I’m a computer scientist student intrigued and interested by data science, who want to deploy a spanish model Speech-To-Text that can be easily integrated, easy to use and can be flexible. I actually find out that in some cases my DeepSpeech spanish model can outperform Google and IBM Watson Speech-To-Text models in real situations with just 450 hours for train dev and test.

kevw1 · February 25, 2020, 10:22pm

We are Vivoce, a startup using DeepSpeech to detect pronunciation errors and help users improve their accents for language learning.

lukejohn602 · April 24, 2020, 2:20pm

I hope to use Deep Speech for African Languages soon in the future

lissyx · April 24, 2020, 2:29pm

What languages are you interested in?

dan0 · April 30, 2020, 4:50am

We use Mozilla DeepSpeech for voicemail transcription in FusionPBX via our DeepSpeech Frontend and some code we upstreamed into FusionPBX to add support for custom STT providers. Our users find transcriptions quite useful, with Mozilla DeepSpeech serving them with transcriptions since August 2018!

I would love to collaborate with @Gabriel_Guedj and others to build tuned models and deeper integrations in the telephony space. Feel free to reach out, I am @dan:whomst.online in #machinelearning:mozilla.org on Matrix.

Mozilla DeepSpeech is awesome, I really appreciate all the hard work @kdavis, @reuben, @lissyx, and other contributors have put in over the years to build this!

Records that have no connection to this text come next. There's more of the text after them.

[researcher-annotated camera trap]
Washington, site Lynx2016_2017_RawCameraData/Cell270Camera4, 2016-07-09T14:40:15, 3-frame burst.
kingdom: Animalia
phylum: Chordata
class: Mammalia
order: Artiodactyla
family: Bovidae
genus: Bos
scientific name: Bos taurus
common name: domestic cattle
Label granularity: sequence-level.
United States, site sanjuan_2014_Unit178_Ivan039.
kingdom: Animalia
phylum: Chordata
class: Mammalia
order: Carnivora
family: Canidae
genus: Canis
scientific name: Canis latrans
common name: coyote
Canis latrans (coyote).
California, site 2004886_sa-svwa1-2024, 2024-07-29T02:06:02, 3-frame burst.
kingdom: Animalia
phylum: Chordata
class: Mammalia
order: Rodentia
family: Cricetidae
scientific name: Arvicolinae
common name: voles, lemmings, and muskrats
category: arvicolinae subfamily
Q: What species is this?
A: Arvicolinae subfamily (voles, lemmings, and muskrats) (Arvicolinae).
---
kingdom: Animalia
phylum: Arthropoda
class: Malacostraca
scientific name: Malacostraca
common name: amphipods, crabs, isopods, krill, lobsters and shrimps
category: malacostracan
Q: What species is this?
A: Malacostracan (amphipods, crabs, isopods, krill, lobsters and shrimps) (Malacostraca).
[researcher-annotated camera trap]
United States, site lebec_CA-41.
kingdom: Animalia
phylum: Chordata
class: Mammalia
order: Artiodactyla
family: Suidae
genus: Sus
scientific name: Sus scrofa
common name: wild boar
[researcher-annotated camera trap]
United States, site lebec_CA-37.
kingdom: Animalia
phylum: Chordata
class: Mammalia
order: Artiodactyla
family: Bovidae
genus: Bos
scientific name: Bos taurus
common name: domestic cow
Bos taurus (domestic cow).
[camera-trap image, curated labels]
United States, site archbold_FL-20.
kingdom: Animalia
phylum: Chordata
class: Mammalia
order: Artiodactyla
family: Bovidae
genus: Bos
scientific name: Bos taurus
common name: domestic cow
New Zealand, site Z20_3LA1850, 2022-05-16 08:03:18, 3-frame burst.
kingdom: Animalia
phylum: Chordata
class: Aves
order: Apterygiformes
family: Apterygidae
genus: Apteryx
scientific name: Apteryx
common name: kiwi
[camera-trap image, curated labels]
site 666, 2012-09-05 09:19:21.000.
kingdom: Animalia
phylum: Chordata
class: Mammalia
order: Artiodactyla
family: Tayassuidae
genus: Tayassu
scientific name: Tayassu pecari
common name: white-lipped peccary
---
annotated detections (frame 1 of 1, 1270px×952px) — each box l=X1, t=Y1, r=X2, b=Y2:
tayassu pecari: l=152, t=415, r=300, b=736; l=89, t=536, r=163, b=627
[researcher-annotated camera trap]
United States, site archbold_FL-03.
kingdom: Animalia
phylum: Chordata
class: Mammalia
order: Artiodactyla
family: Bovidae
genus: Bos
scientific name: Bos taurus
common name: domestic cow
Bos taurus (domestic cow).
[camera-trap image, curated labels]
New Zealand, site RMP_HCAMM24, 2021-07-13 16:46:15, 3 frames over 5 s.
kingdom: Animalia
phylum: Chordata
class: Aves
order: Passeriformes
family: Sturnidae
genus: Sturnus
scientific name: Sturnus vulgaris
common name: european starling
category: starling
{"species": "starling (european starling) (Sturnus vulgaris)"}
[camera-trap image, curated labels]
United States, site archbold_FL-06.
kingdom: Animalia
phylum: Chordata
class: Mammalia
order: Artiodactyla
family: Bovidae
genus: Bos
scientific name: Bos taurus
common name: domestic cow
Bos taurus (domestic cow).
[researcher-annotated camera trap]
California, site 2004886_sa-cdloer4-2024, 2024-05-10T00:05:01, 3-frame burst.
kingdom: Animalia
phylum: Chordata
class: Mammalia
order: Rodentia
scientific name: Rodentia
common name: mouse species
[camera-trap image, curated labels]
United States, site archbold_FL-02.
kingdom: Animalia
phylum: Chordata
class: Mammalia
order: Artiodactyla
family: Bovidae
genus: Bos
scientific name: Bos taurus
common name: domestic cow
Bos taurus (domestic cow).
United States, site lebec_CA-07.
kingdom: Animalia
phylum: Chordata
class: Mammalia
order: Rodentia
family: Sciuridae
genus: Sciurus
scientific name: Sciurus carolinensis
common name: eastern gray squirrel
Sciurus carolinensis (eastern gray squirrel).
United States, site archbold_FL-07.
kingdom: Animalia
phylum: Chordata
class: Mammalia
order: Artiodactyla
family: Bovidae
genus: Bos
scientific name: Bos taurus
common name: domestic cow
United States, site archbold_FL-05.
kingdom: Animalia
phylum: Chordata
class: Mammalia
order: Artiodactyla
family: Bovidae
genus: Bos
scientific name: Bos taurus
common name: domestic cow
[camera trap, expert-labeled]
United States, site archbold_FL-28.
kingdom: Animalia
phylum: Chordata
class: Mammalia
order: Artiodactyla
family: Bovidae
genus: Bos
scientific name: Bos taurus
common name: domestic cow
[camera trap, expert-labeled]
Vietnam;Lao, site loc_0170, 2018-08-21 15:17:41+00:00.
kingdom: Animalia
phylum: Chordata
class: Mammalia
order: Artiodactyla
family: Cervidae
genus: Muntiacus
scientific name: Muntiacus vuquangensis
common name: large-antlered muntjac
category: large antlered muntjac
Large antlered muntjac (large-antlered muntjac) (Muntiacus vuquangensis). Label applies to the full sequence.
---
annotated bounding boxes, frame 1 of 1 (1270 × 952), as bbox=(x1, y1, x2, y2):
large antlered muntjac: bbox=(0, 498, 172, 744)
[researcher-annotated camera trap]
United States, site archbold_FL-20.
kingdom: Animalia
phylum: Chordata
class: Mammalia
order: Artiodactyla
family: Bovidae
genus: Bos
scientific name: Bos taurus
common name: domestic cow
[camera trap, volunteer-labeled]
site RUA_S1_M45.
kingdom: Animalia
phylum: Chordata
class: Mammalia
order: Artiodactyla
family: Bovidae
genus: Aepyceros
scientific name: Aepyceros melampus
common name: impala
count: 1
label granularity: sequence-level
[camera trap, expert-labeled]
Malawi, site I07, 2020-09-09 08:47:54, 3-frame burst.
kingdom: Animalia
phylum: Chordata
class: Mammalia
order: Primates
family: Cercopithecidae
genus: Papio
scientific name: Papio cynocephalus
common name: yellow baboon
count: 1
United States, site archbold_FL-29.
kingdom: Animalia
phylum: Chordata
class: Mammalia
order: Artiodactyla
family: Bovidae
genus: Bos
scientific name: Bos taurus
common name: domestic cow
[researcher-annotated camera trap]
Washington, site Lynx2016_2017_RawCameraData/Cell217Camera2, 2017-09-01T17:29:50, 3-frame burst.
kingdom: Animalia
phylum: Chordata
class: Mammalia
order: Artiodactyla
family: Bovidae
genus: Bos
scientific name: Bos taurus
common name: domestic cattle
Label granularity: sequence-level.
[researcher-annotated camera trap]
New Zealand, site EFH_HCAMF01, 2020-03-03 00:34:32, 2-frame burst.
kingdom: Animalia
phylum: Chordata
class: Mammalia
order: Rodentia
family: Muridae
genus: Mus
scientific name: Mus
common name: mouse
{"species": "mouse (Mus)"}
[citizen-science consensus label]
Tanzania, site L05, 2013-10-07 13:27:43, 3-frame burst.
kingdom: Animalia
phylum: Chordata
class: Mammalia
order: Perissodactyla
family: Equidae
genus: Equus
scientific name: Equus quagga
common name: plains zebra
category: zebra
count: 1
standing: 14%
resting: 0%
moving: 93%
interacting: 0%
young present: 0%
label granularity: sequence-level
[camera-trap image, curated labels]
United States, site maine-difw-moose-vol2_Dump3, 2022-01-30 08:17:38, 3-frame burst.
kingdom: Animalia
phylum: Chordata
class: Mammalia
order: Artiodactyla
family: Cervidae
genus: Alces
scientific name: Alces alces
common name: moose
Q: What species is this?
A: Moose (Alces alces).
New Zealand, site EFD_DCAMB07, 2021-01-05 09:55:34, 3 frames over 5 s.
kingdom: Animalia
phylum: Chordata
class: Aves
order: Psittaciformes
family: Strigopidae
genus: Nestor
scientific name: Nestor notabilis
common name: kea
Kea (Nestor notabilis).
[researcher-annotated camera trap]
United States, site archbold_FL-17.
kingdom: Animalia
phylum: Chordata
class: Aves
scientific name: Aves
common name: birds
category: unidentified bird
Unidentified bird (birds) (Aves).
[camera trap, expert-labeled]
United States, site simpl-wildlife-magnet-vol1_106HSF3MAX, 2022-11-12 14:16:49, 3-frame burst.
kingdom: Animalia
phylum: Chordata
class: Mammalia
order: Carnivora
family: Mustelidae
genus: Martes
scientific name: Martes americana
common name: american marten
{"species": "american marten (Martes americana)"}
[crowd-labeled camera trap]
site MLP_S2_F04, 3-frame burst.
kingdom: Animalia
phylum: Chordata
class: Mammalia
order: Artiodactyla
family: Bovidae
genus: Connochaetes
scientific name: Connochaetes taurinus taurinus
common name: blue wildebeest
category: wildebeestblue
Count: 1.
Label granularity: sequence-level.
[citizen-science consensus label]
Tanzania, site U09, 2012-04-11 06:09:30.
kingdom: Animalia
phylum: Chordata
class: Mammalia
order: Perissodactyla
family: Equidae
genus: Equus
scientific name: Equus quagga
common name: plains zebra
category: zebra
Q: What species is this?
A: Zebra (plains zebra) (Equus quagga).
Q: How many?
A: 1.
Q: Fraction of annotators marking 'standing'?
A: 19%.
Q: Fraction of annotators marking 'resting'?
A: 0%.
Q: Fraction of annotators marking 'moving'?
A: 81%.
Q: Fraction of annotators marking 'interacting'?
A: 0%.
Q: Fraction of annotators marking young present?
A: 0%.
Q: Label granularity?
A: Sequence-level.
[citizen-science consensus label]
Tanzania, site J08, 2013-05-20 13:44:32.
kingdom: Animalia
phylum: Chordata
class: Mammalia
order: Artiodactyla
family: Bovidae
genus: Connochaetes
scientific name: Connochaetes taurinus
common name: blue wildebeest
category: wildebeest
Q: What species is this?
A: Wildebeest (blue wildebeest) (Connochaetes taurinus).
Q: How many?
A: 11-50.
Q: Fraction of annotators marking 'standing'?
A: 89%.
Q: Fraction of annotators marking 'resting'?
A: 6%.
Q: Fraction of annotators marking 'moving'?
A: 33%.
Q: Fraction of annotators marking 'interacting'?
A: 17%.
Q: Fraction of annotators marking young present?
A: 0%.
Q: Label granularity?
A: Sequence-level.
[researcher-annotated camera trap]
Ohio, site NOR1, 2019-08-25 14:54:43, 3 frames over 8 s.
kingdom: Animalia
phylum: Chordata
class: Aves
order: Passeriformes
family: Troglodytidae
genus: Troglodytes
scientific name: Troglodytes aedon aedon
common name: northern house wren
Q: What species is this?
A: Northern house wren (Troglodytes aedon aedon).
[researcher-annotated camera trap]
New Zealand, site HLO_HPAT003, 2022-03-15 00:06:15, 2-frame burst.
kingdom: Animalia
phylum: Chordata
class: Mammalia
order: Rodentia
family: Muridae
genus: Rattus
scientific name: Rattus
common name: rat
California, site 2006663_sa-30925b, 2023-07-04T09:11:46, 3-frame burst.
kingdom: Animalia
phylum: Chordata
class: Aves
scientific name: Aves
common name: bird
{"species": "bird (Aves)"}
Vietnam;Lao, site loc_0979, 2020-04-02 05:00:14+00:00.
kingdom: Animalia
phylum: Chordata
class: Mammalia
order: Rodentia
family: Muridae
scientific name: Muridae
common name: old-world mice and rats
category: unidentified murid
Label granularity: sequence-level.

Kai · April 30, 2020, 1:39pm

A student at Dalarna University, Sweden, trying to use deepspeech to train a model for the Somali language

anarucu · May 16, 2020, 9:29am

Hi victornoriega7,
Could you share your deepspeech spanish model? I am quit far of getting so many hours of transcribed data in spanish to train my own spanish model.
Thanks
ana

Mircea_Moise · May 22, 2020, 10:46am

I am building an online video consultation tool for primary care (eg. GPs, family medicine) and using DeepSpeech to enable transcription of the meeting. I am currently working on integrating DeepSpeech with Jitsi (an open-source videoconferencing tool).

Potentially once the integration works, the transcription generate by DeepSpeech can be used to run ML algorithms over it to generate suggestions for doctor.

kdavis · May 22, 2020, 1:43pm

Maybe you could talk to @bernardohenz? He might have advice on adapting DeepSpeech to the medical domain.

Jeffrey_Canavan · May 27, 2020, 8:26pm

I am building a small personal companion that has the following features:

It does not require Wifi or internet connections.
It will be powered with less than 5 volts.
It will auto recharge with light.
If you talk to it, it will talk back to you intelligently with a voice.
The companion can talk to you an hour a day for 15 years, with no overlap.
The companion will have an extensive memory and will learn from you.
It will be no larger than an apple or a large deck of cards.
The per-unit cost will be less than $40 USD.

I am doing this because I can do it and I want to create something interesting.

Ekwav · May 30, 2020, 10:54am

I am trying to build a model that understands german dialects.